Con sus 13 años, Lucca Velazco vuelve a Colombia para vivir la segunda etapa de la FIM MiniGP Latin America Series. El piloto sanducero retorna, luego de lo que fue la primera experiencia en la ciudad de Popayán, a vivir una nueva instancia de esta actividad que se desarrolla a lo largo del mundo en búsqueda de jóvenes valores, para competir en torneos con las mismas reglas y condiciones para preparar a los chicos para las competencias de Mini GP.
En Popayán fue tiempo de la primera gran experiencia. Fue pagar derecho de piso. Pero ahora Lucca quiere acelerar firme.
El sanducero llega como campeón anticipado del Nacional de velocidad en pista. Se consagró en Mercedes, tras la 5ª fecha del campeonato, en la categoría Supermotard, ya estableciendo 83 puntos de diferencia sobre el segundo, Matías Quenon.
“Fui segundo en la fecha, pero aseguré el título. Y en 200cc también fui segundo, así que estoy peleando también el título. Pero fueron buenas carreras y pude estar buen rato en la punta de las cuatro mangas”, dijo Lucca a Chicos las Pelotas a horas de volver a subirse al avión.
Velazco es el piloto más chico del Uruguay en velocidad en pista. Pero disfruta, y no solo por el presente en cuanto a resultados. “En la categoría hay muchos pilotos con experiencia, y lo lindo es que te tiran tips, te dan consejos. Hay competitividad, porque todos quieren ganar y no te regalan nada, pero no hay rivalidad insana. Yo me siento bienvenido en la Federación uruguaya, y no solo estoy contento por los resultados sino por estar ahí, con todos los pilotos, todos juntos”, dijo sobre su presente.
Claro que ahora se viene otra historia. Esto sí es cambiar el chip: viajará a Bogotá a subirse a Ohovale 160cc, una moto muy diferente a la que está acostumbrado.
“Yo me lo tomo como revancha. En la primera fecha fue todo muy nuevo, diferente a lo que estoy acostumbrado, y me trae cosas para mejorar, algo que hicimos con el entrenamiento y también el trabajo físico”, indicó.
Lucca confesó que una de las grandes diferencias que encontró, más allá de las motos, es el estado físico. Especialmente porque hubo que correr en la altura y con calor. “Venía trabajando algo en lo físico, pero allá me di cuenta de que me falta. El calor, el traje, la altura, te cansa mucho más rápido. Así que me metí en el gimnasio un rato todos los días”.
El fin de semana se correrá la segunda fecha.
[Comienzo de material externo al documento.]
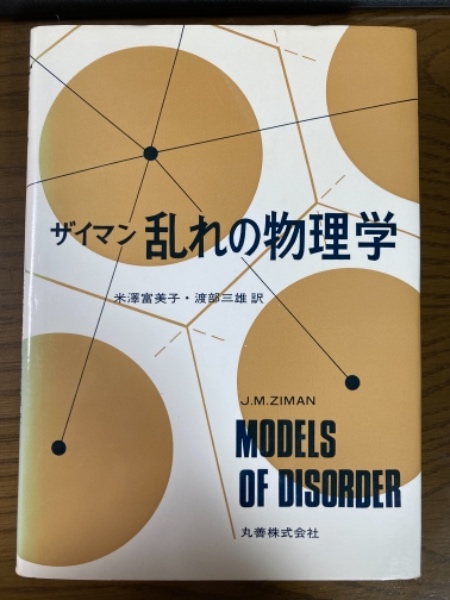 ザイマン乱れの物理学 復刻版 : 復刻版 ザイマン 乱れの物理学 : J.M.ザイマン, 米沢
Y seguramente habrá una serie de cursos y demás en los días previos, como sucedió en la etapa debut.
Y será tiempo, también, de disfrutar. “El nivel es muy bueno, y la gente es muy linda. Ya me hice algunos amigos con los que estamos en contacto y nos vamos a ver en estos días”, dijo Lucca, quien no se baja de su sueño: “quiero llegar a correr el Mundial de MotoGP”, dice. Y a esta altura, con lo que viene demostrando, nadie se anima a contrariarlo.